Walthamstow’s EMD cinema has now relaunched as Mirth, Marvel and Maud, with the site now set to play host to a line-up of both live entertainment and cinema screenings before the end of the year.

However, the venue has had a long, and at many times troubled past. Tom Barnes takes a look at the history of the iconic Hoe Street cinema. 

Public entertainment was first brought to cinema site in Hoe Street in 1887, when the Victoria Music Hall opened.

For 20 years, the music hall was a space where Walthamstow residents could enjoy dances, concerts and plays.

However, things changed at the turn of the Twentieth Century, when moving pictures became the new form of popular entertainment.

The first film was screened at the Victoria in 1896 and the building was converted to become the area’s first dedicated cinema 11 years later in 1907.

In 1930, the site was completely redeveloped and the Grade II* listed building which stands today was constructed.

Media mogul Sidney Bernstein opened the Granada cinema at the site, including a gigantic 2,700 seat cinema screen, one of the chain’s largest.

One of the most popular features of the cinema was its interiors, decorated with extravagant Baroque and Moorish designs.

The cinema became an important part of the community and may have contributed more to British cinema than most would imagine.

It is believed that the site was a favourite spot of a young Alfred Hitchcock, who was born and grew up nearby in Leytonstone.

Throughout the 1950s and 1960s, the Granada operated as a “cine-variety” destination, screening films and also hosting live entertainment.

During this time, some of the biggest names in the music world graced the cinema’s stage, including The Beatles, The Who, The Rolling Stones, James Brown, Little Richard and Roy Orbison.

In 1968, the stalls area at the bottom of the cinema was closed, but film-lovers could continue watching movies from the hall’s upper balcony.

The last live show at the Granada took place in 1973, before the hall was divided to create two smaller screens. 

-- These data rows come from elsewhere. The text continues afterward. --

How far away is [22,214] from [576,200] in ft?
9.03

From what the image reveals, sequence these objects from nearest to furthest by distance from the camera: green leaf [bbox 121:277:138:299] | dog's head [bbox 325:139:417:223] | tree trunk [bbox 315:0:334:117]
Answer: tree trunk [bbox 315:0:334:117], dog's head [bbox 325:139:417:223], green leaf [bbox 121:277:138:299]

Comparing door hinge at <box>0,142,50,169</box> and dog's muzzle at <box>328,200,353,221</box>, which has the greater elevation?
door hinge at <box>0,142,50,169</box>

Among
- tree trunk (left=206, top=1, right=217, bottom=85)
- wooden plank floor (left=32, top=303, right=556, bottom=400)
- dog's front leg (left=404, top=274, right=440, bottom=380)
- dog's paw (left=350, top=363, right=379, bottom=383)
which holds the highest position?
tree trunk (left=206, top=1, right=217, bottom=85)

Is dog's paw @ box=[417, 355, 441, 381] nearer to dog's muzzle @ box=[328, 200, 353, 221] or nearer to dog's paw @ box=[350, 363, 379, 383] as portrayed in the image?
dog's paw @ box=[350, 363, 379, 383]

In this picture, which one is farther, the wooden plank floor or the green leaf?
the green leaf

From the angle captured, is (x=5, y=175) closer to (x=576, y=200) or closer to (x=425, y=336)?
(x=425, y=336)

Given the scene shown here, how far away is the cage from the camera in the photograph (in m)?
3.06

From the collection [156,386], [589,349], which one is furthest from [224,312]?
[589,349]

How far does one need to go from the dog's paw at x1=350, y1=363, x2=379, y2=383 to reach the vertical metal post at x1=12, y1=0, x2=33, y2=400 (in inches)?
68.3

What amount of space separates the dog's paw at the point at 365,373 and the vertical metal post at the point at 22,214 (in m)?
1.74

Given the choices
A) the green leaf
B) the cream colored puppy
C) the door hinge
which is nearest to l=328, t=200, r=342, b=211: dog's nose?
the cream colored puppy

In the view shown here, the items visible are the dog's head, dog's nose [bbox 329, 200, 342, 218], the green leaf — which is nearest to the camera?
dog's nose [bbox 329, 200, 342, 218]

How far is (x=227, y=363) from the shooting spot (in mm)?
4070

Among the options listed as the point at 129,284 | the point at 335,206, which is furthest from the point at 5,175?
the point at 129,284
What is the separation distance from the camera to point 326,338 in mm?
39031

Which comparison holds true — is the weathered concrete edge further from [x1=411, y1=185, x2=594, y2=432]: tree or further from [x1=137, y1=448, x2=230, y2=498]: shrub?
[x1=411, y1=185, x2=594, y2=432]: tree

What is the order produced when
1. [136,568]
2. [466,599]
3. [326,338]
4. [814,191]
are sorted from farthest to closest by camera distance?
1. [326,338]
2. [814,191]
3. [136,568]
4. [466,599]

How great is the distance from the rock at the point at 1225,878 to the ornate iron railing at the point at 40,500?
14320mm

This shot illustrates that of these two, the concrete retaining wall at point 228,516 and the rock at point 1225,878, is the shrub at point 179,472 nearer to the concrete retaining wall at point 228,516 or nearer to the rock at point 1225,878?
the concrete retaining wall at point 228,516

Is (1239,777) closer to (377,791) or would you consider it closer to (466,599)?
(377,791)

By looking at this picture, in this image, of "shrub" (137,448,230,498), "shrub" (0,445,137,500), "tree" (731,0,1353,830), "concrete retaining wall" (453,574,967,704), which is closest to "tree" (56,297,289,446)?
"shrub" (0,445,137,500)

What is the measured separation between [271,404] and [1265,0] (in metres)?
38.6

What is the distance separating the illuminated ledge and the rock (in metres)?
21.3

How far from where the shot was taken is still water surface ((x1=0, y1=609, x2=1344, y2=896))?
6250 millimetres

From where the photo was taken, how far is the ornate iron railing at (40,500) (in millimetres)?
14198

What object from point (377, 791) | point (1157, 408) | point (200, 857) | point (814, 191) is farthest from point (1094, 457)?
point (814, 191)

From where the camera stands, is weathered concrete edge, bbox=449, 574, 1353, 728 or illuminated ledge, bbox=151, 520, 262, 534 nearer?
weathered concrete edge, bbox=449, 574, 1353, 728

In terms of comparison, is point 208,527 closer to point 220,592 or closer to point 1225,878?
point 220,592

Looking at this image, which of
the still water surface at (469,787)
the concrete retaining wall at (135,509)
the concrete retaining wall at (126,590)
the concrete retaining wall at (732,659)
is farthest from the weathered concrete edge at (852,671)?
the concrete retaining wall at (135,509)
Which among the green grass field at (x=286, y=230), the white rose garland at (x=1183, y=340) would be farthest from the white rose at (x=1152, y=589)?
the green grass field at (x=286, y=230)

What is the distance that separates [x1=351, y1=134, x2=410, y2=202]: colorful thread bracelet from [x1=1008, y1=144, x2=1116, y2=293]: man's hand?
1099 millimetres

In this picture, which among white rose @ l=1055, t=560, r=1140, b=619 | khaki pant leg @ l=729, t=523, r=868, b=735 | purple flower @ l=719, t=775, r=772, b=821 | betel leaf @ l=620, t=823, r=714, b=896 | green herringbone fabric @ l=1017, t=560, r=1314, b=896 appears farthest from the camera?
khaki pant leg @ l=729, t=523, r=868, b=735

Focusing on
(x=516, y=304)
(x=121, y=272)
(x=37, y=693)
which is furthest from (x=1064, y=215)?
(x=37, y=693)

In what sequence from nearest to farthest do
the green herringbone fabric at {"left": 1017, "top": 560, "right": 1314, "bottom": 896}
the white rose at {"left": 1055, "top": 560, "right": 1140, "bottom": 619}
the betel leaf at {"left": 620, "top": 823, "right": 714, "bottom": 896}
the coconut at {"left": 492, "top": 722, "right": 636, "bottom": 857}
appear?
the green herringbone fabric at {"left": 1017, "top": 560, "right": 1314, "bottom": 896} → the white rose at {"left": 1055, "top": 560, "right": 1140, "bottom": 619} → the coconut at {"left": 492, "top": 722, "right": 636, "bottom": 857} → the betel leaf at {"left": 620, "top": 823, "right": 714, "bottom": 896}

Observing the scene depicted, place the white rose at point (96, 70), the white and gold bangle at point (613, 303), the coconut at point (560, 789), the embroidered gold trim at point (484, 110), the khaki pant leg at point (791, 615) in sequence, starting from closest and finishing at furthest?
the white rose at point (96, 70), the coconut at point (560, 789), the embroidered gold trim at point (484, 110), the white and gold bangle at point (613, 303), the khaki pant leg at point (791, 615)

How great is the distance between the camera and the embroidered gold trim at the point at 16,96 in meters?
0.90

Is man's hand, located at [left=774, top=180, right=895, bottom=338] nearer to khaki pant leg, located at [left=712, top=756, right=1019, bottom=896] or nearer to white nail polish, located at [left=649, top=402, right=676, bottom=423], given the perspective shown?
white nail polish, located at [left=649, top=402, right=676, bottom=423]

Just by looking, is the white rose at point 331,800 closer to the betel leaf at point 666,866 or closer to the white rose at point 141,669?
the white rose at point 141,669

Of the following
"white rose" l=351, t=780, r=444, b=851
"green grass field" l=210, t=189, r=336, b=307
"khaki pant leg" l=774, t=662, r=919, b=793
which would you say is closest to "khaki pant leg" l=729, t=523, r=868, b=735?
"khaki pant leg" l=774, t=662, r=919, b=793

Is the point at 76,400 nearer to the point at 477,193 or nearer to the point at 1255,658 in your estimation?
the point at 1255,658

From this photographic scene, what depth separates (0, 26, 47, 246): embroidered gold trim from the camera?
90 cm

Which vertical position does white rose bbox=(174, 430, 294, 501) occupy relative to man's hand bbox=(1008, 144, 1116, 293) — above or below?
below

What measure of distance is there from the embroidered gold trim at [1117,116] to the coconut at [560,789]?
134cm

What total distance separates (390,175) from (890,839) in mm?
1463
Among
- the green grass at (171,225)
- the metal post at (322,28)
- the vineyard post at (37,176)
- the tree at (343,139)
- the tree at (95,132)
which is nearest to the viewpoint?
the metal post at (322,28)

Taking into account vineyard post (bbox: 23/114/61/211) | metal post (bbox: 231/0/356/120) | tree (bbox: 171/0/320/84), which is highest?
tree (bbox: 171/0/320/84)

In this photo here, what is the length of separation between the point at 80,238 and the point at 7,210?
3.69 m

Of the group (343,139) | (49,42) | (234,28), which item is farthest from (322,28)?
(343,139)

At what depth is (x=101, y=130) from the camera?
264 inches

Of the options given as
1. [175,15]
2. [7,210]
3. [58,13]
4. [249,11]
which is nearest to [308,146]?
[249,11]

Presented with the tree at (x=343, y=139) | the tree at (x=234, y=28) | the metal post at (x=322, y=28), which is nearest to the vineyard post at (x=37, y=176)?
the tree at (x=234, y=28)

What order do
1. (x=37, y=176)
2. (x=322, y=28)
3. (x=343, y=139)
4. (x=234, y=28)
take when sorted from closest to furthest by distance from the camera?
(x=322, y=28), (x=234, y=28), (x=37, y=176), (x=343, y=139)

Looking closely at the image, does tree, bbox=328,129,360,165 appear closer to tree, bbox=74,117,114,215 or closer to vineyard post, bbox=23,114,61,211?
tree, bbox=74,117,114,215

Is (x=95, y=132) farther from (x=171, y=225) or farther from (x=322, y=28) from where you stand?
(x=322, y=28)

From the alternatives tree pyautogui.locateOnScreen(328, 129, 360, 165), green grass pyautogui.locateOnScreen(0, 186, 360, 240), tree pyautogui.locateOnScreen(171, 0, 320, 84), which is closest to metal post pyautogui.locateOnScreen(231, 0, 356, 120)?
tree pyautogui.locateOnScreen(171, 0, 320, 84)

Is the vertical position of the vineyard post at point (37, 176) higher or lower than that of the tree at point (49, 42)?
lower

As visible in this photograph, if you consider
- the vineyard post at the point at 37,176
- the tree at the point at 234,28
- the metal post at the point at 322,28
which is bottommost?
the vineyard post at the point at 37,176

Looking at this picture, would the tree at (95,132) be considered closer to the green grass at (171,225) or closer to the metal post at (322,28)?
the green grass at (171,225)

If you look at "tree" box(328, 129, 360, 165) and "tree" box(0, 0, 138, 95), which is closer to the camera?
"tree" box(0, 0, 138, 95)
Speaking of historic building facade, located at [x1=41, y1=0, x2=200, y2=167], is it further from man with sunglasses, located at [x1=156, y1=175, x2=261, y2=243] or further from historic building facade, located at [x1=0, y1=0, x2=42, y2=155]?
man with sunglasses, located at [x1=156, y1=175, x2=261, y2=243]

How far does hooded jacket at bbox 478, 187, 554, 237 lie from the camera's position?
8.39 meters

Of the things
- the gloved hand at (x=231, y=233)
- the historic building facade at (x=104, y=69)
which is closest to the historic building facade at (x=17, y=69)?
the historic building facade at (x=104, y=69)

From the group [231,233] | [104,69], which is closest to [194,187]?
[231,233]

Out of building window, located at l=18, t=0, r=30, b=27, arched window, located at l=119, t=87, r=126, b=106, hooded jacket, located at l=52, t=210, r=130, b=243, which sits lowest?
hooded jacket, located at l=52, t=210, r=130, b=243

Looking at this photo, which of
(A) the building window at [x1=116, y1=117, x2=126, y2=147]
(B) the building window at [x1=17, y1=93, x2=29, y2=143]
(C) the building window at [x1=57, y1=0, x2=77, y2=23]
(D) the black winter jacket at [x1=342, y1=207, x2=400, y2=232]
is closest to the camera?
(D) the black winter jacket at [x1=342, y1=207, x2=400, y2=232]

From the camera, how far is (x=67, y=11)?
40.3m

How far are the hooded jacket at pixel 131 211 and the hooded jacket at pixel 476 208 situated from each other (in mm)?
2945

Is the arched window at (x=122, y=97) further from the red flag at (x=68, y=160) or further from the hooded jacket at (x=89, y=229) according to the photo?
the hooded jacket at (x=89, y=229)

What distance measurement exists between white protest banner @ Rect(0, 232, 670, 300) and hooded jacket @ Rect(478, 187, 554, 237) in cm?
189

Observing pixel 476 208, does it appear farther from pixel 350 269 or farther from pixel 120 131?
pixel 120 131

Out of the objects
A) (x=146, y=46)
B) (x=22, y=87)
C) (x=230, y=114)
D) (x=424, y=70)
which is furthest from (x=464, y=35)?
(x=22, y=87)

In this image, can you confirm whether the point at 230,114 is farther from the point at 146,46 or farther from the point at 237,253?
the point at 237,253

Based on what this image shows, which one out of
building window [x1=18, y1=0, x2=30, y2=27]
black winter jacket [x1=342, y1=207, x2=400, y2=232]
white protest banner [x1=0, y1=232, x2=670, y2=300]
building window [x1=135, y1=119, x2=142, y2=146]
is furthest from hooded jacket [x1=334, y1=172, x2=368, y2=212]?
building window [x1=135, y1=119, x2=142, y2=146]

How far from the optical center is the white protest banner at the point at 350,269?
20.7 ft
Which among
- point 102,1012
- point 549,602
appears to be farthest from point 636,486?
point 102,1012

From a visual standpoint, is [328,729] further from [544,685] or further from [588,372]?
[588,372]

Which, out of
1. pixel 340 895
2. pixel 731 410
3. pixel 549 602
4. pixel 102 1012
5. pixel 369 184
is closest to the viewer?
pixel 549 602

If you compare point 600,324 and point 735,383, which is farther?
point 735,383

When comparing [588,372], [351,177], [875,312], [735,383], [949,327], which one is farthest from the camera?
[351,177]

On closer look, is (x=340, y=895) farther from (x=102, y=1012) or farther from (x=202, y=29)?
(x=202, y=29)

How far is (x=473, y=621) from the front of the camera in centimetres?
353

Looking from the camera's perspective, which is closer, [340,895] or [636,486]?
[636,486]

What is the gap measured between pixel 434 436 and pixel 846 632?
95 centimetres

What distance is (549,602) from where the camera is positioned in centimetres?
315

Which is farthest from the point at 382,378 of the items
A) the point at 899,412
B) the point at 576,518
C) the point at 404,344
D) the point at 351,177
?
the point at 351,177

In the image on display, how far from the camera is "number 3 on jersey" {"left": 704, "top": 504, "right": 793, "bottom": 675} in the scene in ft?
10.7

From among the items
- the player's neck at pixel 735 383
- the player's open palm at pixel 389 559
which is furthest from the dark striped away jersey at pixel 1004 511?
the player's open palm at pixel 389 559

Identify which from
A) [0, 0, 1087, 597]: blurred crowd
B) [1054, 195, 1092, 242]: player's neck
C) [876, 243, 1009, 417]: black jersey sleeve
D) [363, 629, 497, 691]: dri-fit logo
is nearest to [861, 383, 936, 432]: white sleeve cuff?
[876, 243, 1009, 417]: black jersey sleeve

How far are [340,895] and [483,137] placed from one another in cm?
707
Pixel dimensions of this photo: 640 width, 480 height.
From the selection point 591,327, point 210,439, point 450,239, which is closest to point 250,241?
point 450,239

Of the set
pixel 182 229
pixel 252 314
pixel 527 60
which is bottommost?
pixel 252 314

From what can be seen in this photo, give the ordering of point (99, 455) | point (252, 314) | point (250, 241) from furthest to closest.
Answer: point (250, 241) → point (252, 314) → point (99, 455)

Between 1989 and 2000, the cinema changed ownership several times, being bought by Cannon cinemas, Virgin and ABC, before it was purchased by Odeon.

Less than a year after Odeon took on the cinema, it was sold to businessman Mohan Sharma and rebranded as an EMD Cinema.

A clause in the sale of the site prevented films in the English language being screened at the cinema, leading to a campaign against the decision.

Odeon relented to public pressure the following year and allowed English language screenings to take place.

However, the building was closed in 2003 and bought by the Universal Church of the Kingdom of God, which planned to turn the site into a church.

The plans led to more than 10 years of legal wrangling over the future of the cinema, with the church seeing three separate planning applications rejected by Waltham Forest council. 

The building soon fell into decay, as it stood dormant for more than a decade.

Finally, last year, pub chain Antic agreed a deal to buy the cinema and has renovated the space, renaming it as Mirth, Marvel and Maud.

The restoration work means Waltham Forest residents will soon be able to once again see a film or watch a show at the historic building.